I helped him back onto the cot. I opened a vitality drink for Uncle, but he only grimaced.

Uncle withdrew a small pouch from his hip pocket and shook out a small mound of tobacco. “What I want is rolling paper.”

We did not have rolling paper. I knew what I had to do. I ran to my room and retrieved my Bible. It had soft calfskin covers and gold edged the onionskin pages. Father had written:
sword and shield, my strong buckler is you, Lord, oh Lord.

Father had given it to me on the same day Gorbachev had allowed Bibles back into Latvia. I was only ten at the time, too young, he said, to go with him to Daugavpils to see the heavy-cargo Ural transports roll into the middle of the old town square. There was some concern that this was a trick, that the transports would be stuffed stem to stern with soldiers and a riot would ensue. Father went anyway. The cargo trucks arrived. No soldiers. Just boxes and boxes of Bibles. Within four minutes the boxes were emptied. He told me this, tears streaming down his face, as he gave me that white calfskin-bound book. I loved this book. I loved my uncle. And right now he needed it more than I did. And so I returned to the shed, my Bible trembling in my hand as if it sensed its fate.

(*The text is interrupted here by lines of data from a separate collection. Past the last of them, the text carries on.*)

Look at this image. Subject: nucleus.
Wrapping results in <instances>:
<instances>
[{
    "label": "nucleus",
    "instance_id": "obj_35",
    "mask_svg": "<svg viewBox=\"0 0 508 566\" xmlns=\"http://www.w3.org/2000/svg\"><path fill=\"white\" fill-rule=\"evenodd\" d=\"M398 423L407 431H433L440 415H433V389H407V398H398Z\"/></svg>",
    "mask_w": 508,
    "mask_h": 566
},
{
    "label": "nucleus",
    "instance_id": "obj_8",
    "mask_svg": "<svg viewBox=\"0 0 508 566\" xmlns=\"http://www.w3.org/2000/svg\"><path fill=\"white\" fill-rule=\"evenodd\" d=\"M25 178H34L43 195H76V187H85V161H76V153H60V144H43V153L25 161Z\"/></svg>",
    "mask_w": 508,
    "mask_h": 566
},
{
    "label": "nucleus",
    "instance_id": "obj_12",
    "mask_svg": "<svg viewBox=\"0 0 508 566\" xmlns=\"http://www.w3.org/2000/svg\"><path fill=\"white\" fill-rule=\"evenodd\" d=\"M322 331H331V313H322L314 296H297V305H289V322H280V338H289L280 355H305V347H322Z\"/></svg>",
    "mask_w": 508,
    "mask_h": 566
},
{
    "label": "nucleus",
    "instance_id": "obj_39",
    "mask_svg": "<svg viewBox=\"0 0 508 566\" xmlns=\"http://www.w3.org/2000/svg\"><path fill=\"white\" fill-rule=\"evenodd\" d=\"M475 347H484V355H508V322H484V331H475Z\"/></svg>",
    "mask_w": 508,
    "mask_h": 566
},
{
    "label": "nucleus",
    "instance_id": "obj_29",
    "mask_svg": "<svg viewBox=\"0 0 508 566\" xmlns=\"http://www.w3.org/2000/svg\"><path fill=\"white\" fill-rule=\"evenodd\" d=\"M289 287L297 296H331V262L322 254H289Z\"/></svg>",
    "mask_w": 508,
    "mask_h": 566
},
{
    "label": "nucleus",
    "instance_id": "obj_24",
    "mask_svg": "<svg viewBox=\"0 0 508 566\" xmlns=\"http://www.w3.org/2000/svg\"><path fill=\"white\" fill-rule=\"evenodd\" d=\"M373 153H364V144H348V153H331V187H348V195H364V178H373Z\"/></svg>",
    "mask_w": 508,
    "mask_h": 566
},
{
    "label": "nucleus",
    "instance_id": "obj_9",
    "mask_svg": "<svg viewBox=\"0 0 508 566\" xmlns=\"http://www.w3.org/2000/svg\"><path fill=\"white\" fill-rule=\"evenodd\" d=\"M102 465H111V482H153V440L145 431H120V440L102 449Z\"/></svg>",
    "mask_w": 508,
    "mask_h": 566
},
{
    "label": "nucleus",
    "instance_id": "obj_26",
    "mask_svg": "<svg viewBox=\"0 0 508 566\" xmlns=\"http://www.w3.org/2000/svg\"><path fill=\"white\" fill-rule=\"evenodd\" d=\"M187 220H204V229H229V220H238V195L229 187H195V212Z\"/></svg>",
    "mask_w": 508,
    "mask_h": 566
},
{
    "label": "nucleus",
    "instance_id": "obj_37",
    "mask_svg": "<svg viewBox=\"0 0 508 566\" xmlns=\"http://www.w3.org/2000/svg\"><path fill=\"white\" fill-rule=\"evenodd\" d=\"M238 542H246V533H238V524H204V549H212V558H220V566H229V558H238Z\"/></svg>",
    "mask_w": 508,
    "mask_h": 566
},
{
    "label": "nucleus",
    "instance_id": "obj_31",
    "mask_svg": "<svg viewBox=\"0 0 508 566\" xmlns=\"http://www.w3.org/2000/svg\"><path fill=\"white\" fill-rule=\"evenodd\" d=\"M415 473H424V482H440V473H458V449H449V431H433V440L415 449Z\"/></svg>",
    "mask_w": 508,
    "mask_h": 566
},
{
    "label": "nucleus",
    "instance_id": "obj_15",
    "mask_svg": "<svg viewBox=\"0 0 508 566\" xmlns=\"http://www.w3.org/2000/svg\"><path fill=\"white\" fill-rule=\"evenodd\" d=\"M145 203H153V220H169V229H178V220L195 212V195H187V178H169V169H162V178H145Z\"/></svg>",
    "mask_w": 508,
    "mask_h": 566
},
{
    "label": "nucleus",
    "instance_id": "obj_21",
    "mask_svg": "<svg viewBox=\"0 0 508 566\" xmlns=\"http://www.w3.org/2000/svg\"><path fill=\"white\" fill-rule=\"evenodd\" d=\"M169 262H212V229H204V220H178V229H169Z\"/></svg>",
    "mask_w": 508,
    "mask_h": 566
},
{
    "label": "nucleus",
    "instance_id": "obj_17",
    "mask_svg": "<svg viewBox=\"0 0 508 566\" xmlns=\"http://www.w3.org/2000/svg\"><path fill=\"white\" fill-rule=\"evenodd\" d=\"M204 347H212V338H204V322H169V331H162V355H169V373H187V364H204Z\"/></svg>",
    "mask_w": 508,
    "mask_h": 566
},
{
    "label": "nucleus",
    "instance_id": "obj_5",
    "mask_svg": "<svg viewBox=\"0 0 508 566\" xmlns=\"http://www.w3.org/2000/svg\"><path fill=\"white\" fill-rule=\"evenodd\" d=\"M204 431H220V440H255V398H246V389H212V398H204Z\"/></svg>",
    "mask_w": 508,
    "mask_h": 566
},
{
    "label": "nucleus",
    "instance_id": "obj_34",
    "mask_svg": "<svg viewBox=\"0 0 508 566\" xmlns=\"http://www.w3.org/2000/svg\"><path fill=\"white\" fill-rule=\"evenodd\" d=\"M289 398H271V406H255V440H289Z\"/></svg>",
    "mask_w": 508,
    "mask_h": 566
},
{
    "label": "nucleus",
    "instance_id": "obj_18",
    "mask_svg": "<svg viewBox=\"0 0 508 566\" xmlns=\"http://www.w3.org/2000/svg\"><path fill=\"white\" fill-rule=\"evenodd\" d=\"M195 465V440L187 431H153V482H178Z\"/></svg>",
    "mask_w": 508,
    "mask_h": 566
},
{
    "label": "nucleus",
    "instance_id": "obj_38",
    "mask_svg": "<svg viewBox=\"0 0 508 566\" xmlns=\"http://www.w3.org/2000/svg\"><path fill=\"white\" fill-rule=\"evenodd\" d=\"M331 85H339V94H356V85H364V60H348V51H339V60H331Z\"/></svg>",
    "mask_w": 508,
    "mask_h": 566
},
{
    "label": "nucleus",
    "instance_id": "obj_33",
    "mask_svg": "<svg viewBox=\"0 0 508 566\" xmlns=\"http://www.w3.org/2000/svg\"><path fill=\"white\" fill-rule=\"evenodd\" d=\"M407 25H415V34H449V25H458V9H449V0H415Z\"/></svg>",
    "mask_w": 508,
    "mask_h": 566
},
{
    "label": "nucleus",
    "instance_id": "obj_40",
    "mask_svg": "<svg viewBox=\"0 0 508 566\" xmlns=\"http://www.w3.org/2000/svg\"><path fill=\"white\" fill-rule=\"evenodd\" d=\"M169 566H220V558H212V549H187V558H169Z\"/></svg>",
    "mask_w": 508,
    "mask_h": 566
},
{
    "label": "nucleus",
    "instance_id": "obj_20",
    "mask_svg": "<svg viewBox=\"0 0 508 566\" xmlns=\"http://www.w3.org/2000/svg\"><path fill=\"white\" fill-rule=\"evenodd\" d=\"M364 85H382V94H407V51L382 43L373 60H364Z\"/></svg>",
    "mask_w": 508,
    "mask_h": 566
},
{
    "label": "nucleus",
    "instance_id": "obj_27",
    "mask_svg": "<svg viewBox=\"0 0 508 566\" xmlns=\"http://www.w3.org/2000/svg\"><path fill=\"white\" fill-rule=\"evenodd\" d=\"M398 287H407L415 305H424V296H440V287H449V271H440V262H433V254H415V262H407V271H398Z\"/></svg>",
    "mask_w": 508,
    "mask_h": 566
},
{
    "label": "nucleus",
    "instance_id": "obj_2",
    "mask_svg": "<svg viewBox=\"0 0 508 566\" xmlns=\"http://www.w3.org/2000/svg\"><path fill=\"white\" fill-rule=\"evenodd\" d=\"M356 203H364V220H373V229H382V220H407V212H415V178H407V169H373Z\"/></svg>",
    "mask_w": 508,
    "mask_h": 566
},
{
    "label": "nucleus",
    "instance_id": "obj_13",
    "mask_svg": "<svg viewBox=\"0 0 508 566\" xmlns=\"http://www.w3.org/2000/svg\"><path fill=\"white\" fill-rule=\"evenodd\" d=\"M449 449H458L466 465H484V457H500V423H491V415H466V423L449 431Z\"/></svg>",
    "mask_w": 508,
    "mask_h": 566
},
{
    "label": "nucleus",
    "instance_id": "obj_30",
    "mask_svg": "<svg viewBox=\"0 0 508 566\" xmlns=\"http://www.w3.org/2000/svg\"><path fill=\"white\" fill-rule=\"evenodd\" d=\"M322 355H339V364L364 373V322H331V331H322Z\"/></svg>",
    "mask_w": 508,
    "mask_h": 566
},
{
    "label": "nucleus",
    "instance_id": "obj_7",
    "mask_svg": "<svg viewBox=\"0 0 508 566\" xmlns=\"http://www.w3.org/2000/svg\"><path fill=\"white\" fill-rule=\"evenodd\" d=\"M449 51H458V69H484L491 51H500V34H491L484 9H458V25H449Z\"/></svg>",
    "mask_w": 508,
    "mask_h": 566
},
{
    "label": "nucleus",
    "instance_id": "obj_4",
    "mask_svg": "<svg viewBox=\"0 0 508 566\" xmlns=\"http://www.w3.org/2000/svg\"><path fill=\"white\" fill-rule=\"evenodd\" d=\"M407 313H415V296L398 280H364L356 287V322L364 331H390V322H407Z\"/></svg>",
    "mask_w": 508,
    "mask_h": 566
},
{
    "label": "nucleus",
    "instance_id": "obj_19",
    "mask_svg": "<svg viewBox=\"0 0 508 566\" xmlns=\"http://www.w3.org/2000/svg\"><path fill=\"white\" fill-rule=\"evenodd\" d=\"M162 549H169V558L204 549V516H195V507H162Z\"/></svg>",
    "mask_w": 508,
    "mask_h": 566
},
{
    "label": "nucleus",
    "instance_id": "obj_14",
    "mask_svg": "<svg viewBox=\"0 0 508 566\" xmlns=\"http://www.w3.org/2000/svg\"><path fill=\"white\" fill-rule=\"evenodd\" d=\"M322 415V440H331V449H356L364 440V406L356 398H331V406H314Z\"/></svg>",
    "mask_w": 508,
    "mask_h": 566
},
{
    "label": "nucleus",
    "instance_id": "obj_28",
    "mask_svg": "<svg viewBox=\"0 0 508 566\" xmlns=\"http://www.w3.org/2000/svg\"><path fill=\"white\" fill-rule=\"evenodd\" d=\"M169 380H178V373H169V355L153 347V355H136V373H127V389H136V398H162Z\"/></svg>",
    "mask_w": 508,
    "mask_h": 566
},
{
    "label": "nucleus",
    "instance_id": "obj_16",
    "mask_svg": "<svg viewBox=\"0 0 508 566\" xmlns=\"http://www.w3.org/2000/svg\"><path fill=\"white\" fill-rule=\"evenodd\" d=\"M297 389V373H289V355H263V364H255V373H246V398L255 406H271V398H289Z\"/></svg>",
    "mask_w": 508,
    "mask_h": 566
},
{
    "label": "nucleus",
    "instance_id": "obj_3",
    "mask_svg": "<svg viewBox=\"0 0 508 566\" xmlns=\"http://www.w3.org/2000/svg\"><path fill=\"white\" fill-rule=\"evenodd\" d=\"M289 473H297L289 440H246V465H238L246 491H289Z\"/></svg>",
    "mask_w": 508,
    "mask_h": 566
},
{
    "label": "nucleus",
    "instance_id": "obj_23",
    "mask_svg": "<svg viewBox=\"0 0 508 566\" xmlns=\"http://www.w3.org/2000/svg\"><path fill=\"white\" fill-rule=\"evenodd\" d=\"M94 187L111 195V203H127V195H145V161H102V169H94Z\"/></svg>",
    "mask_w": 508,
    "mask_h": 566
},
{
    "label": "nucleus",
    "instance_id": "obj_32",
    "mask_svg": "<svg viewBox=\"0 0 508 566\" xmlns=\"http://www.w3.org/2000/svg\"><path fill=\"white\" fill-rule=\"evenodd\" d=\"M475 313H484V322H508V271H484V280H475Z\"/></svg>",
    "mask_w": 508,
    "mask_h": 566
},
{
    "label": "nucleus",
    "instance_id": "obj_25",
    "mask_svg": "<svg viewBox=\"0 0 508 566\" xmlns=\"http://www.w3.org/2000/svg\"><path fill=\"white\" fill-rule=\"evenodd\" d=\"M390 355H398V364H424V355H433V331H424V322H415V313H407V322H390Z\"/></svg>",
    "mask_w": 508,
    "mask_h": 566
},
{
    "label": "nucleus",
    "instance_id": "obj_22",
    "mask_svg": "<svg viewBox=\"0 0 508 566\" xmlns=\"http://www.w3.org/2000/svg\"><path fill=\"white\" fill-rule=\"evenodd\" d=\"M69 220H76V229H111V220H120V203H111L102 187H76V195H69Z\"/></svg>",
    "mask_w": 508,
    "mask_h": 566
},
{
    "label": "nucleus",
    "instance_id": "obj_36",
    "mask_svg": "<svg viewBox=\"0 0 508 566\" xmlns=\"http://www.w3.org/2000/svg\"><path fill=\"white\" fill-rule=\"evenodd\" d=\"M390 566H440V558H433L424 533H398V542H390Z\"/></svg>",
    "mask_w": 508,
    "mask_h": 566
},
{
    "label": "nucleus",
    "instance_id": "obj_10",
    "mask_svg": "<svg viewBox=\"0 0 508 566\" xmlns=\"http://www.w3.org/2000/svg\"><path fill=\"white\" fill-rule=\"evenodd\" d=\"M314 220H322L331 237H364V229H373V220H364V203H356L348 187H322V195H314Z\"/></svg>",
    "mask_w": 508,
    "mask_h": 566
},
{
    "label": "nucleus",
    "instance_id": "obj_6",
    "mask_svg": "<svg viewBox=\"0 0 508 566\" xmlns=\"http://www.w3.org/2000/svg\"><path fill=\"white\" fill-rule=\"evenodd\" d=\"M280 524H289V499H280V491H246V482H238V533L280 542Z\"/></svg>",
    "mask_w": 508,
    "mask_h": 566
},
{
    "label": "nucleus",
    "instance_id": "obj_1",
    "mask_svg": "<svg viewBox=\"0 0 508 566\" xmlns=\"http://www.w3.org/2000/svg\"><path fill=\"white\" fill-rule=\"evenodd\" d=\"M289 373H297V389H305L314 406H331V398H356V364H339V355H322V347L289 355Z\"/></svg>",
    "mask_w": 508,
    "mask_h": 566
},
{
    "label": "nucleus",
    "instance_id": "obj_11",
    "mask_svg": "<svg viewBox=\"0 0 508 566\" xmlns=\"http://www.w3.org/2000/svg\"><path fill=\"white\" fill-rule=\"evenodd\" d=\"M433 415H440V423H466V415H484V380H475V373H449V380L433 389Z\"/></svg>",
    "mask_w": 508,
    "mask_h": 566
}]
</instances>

I handed the Bible to Uncle.

“Well, it's not rolling paper, but it'll do.”

Such sacrilege, it pained me. I bit my lip. “Just promise you'll read each page before you light it up.” I left Uncle. I took the large envelope to Mrs. A. at the post office. And then I set the trail of licorice. I did not know if nicotine withdrawal or pain relievers had driven Uncle into a temporary heresy or if I was at last seeing Uncle stripped down to his truest form: a man who really did not hate people so much as he hated the God who made people, the God of resurrection who promised life in those New Testament books and had left him on this cot in this shed to cough himself to death.